EXERCISE INPUT START

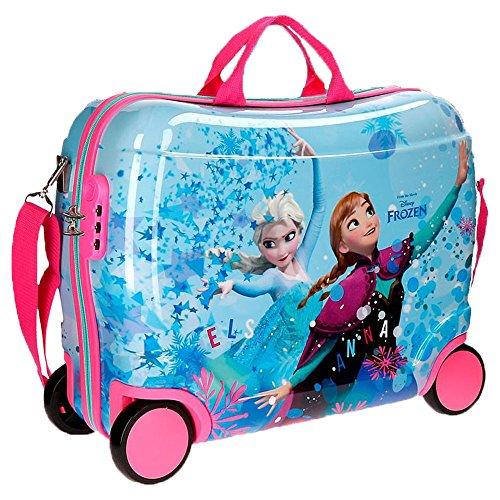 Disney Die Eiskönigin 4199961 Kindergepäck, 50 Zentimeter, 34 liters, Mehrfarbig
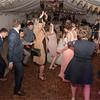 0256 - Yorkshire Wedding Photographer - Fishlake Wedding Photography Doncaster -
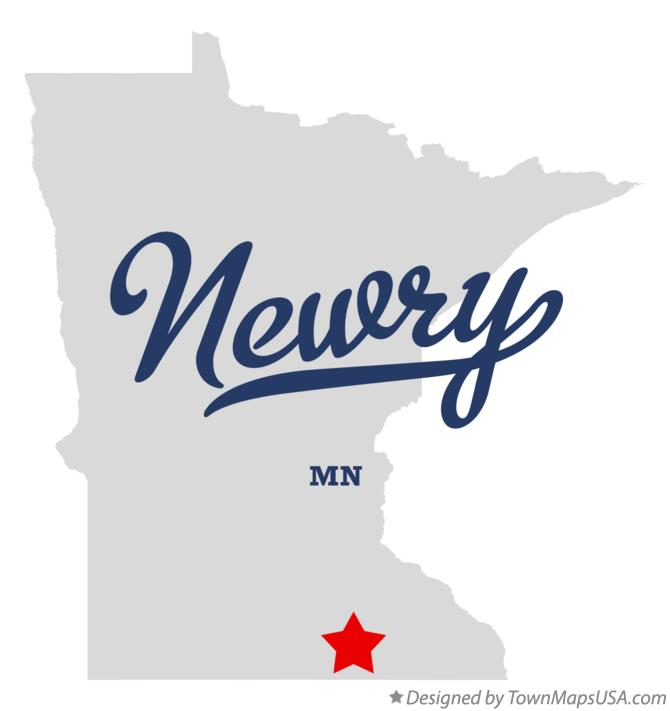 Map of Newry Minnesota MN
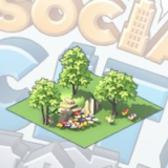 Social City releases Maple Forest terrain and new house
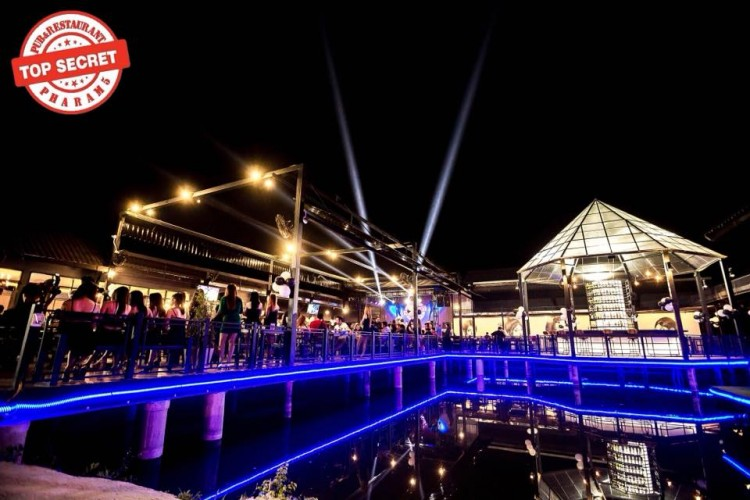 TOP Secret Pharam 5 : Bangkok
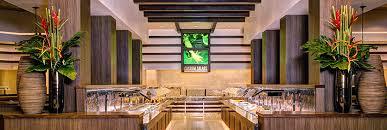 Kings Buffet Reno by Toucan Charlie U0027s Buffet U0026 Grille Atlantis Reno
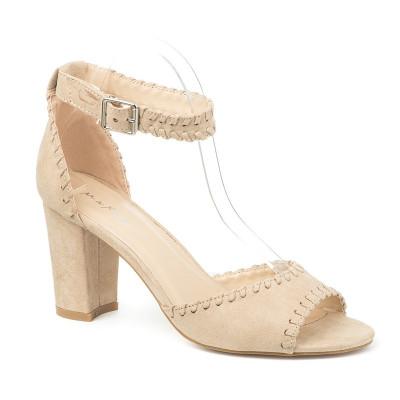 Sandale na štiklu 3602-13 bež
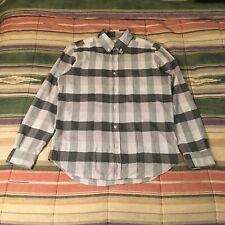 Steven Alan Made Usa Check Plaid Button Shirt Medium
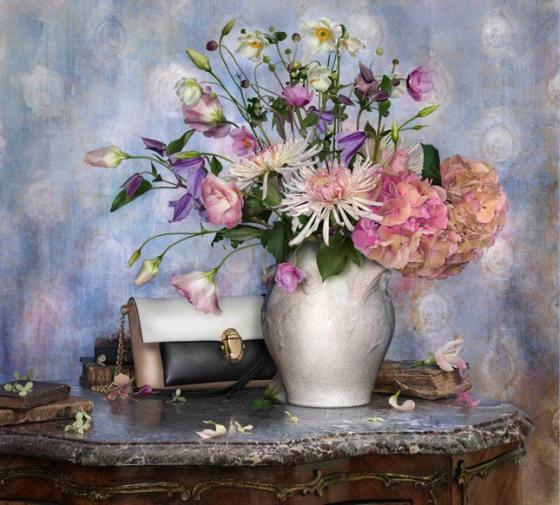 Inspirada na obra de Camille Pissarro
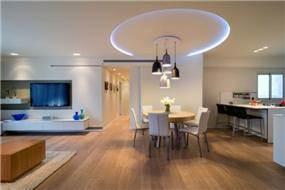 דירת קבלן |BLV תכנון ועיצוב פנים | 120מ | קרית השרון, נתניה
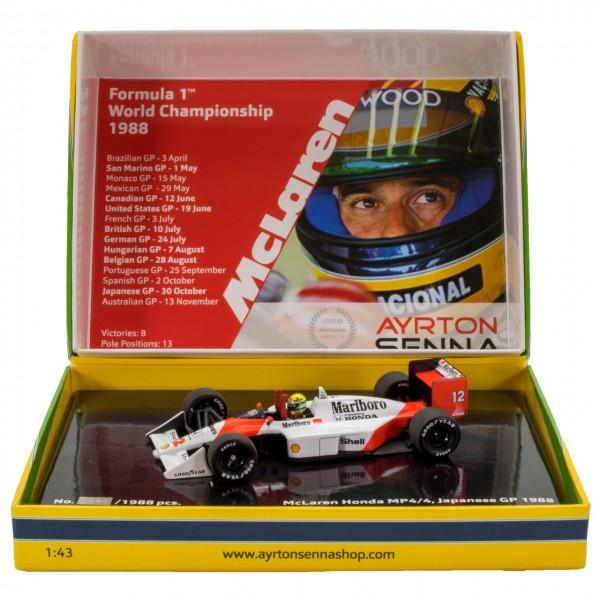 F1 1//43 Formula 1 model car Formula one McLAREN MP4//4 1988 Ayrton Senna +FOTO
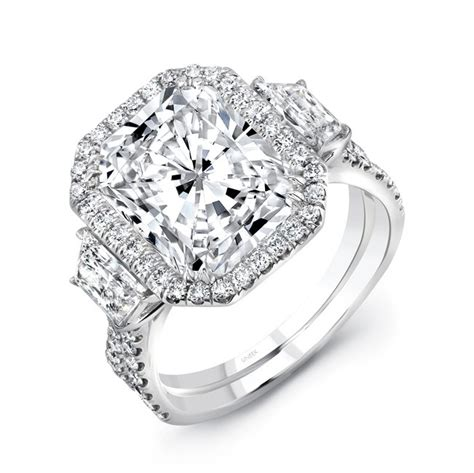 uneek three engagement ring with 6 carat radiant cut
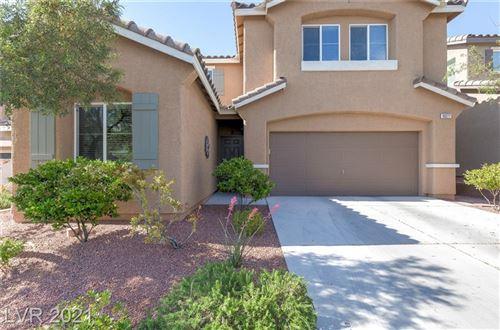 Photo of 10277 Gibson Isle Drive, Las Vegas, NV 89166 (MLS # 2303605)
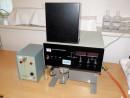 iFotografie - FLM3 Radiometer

EXERCISE INPUT END
EXERCISE INPUT START

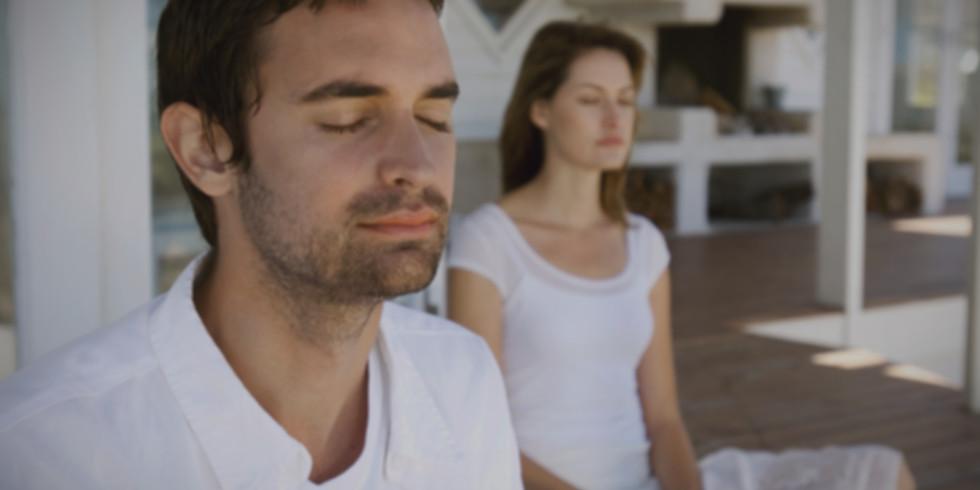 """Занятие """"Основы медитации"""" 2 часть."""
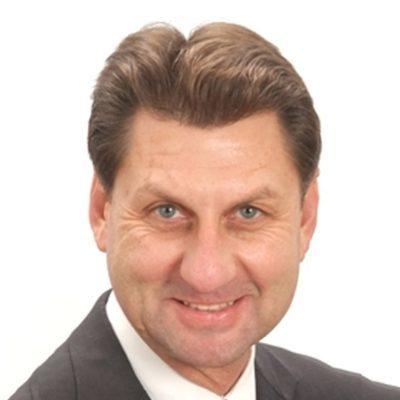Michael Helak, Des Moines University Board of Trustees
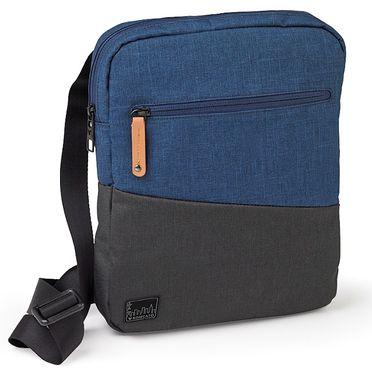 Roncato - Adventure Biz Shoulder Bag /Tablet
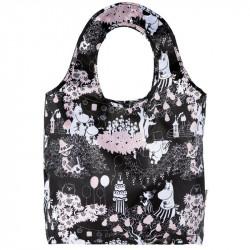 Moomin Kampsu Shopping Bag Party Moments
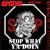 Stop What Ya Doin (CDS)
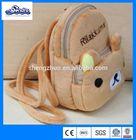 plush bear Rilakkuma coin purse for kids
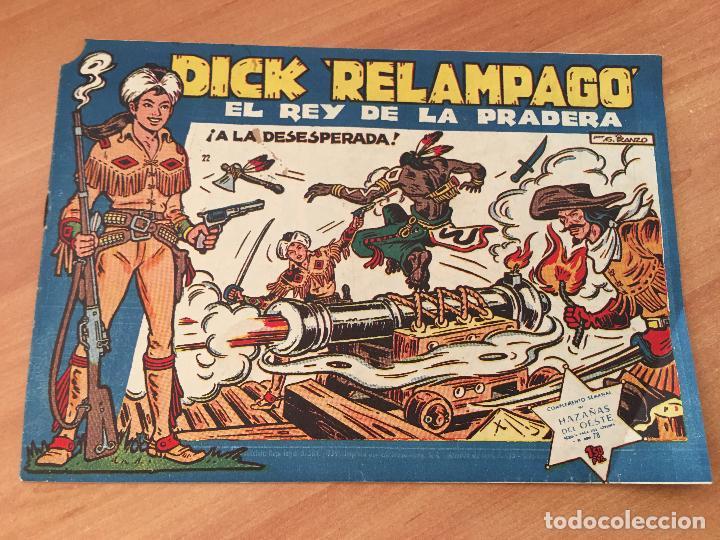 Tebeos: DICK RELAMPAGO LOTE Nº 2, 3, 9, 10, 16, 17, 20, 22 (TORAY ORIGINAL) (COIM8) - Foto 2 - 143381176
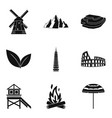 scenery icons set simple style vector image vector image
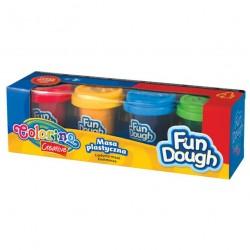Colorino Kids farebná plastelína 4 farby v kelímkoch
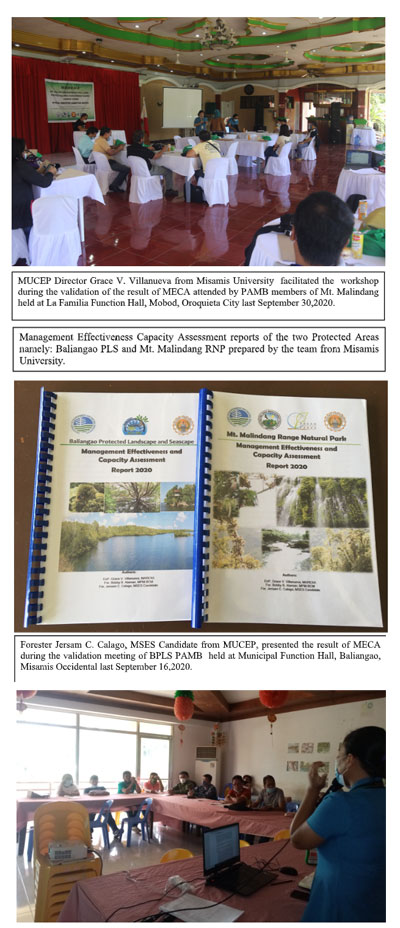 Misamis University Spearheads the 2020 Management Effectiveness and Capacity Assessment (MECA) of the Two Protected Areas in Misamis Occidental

EXERCISE INPUT END
EXERCISE INPUT START

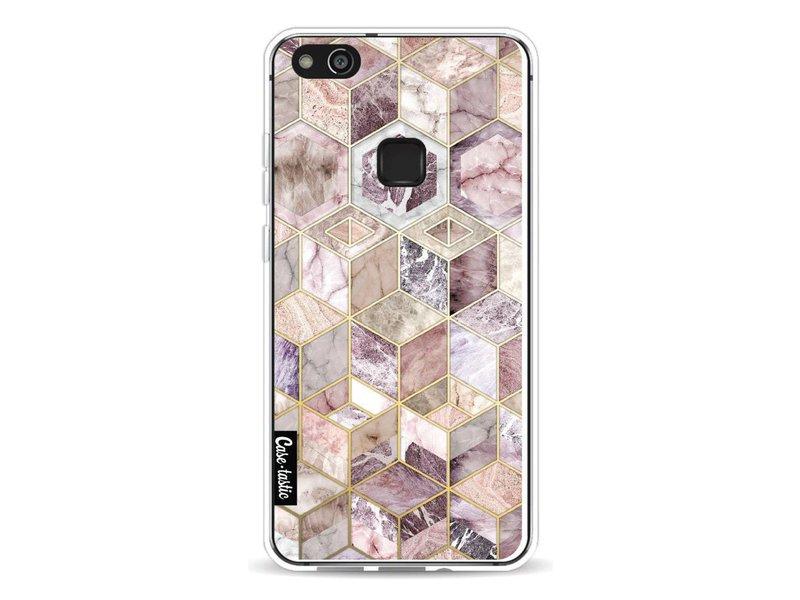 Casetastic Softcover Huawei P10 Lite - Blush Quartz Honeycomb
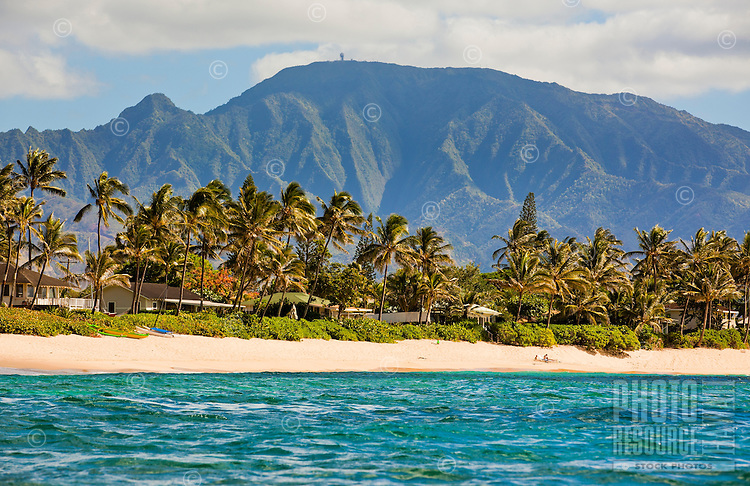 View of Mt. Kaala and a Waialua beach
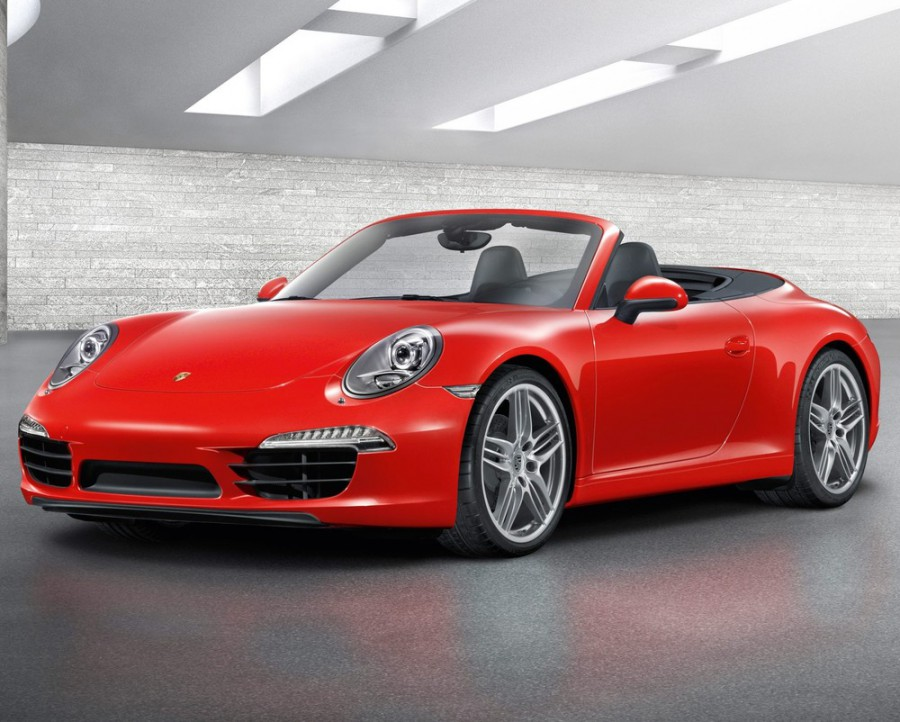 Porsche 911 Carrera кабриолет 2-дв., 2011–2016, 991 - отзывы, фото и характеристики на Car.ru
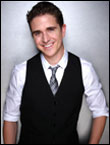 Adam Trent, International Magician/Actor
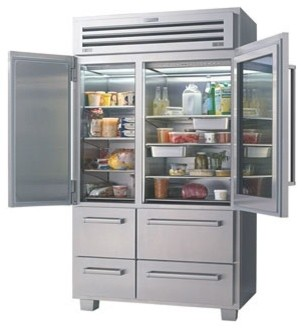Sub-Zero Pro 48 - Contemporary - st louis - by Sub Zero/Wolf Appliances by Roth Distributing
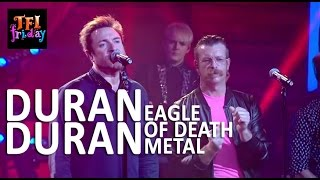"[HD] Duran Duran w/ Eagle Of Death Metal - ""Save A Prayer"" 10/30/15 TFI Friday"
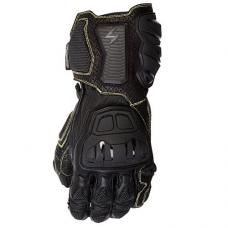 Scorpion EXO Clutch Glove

EXERCISE INPUT END

**PROBLEM DESCRIPTION:** Beginning at the line above that contains "Disney Die Eiskönigin", repeat each line exactly through the one that contains "iFotografie - FLM3 Radiometer", and leave out the pictures.

**ANSWER FOR THE TASK:**
 Disney Die Eiskönigin 4199961 Kindergepäck, 50 Zentimeter, 34 liters, Mehrfarbig
 0256 - Yorkshire Wedding Photographer - Fishlake Wedding Photography Doncaster -
 Map of Newry Minnesota MN
 Social City releases Maple Forest terrain and new house
 TOP Secret Pharam 5 : Bangkok
 Kings Buffet Reno by Toucan Charlie U0027s Buffet U0026 Grille Atlantis Reno
 Sandale na štiklu 3602-13 bež
 Steven Alan Made Usa Check Plaid Button Shirt Medium
 Inspirada na obra de Camille Pissarro
 דירת קבלן |BLV תכנון ועיצוב פנים | 120מ | קרית השרון, נתניה
 F1 1//43 Formula 1 model car Formula one McLAREN MP4//4 1988 Ayrton Senna +FOTO
 uneek three engagement ring with 6 carat radiant cut
 Photo of 10277 Gibson Isle Drive, Las Vegas, NV 89166 (MLS # 2303605)
 iFotografie - FLM3 Radiometer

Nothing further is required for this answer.